Segundo a Promotora de Justiça Ana Carolina Ceriotti, os estupros mais antigos não foram levados à polícia porque o agressor ameaçava as vítimas alegando que iria matar os pais delas se falassem algo. O criminoso se aproveitava da confiança dos familiares das crianças para cometer os abusos sem levantar desconfiança.

No caso de 2019, o homem abusou da filha de um sobrinho durante a madrugada, quando o réu tocou nas partes intimas da criança. Ele se aproveitou que a menina de 12 anos e os pais dormiam em sua casa para cometer o crime.

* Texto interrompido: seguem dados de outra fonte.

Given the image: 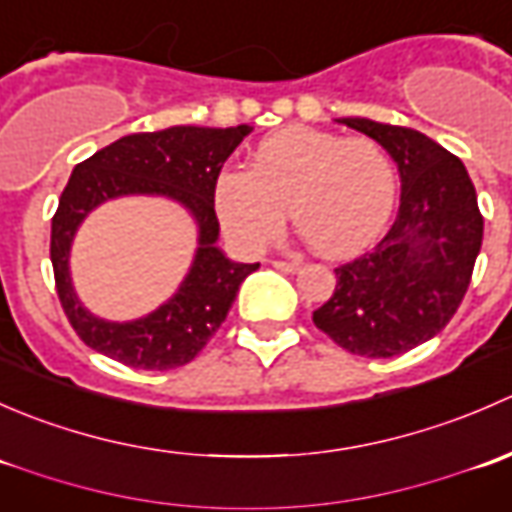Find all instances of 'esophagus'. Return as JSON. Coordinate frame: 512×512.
<instances>
[{
    "instance_id": "esophagus-1",
    "label": "esophagus",
    "mask_w": 512,
    "mask_h": 512,
    "mask_svg": "<svg viewBox=\"0 0 512 512\" xmlns=\"http://www.w3.org/2000/svg\"><path fill=\"white\" fill-rule=\"evenodd\" d=\"M272 267H275V270H280V272H287V275H294V272H299V262H285V260H275L272 262Z\"/></svg>"
}]
</instances>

A família da criança registrou um boletim de ocorrência, o primeiro contra o criminoso, o que encorajou as primeiras vítimas, hoje já maiores, a denunciar o agressor. Para a Promotora de Justiça, o episódio demostra que as vítimas desse tipo de violência nunca devem desistir de buscar a Justiça e levar seus agressores a julgamento, para pagarem por seus crimes.

A lei foi alterada há alguns anos, justamente para possibilitar que o estupro de vulnerável não prescrevesse e pudesse ser denunciado mesmo após as vítimas tornarem-se adultas, explica Ana Carolina: “Não raro as vítimas se calam durante anos, por recearem que as pessoas não acreditarão em seu relato, sobretudo quando confrontado com a negativa do agressor, o que acaba potencializando o trauma e gerando sentimentos de impotência e frustração. No caso, o silêncio quebrado por uma das jovens fortaleceu e empoderou as demais, encorajando-as a falar sobre o ocorrido, buscar a ação das autoridades e a responsabilização do agressor”.

No ano de 2010, o criminoso começou a abusar de uma menina que frequentava sua casa. A família confiava no réu por serem integrantes da mesma igreja. A criança entre os 6 e 9 anos ficava na casa quando os pais precisavam ir a algum compromisso e não poderiam levá-la. Neste período, o homem atacava a criança quando conseguia ficar sozinho com ela e a impedia que gritasse por socorro.

O criminoso também abusou de outra criança entre os anos de 2013 e 2014. A menina é sua sobrinha-neta e tinha 6 anos na época dos fatos.

A Promotora afirma que os laços familiares, a amizade e a proximidade na igreja com os familiares das vítimas foram usadas pelo réu para facilitar a prática do crime e garantir a impunidade dele, por ser considerado uma pessoa acima de qualquer suspeita. “É comum nesses casos que o agressor seja pessoa próxima e de confiança dos familiares das vítimas, o que facilita a reiteração delitiva ao longo do tempo”.

O homem foi condenado a 66 anos e 6 meses de reclusão, em regime inicialmente fechado, pelo crime de estupro de vulnerável. A pena foi aumentada por ele possuir autoridade sobre as vítimas. O juízo também fixou o pagamento de indenização por dano moral no valor de R$ 50 mil, dividido nas proporções de 50%, 40% e 10% às vítimas pelas consequências do crime praticado a cada uma delas.

A decisão é passível de recurso, mas como o réu está preso preventivamente, não poderá recorrer em liberdade.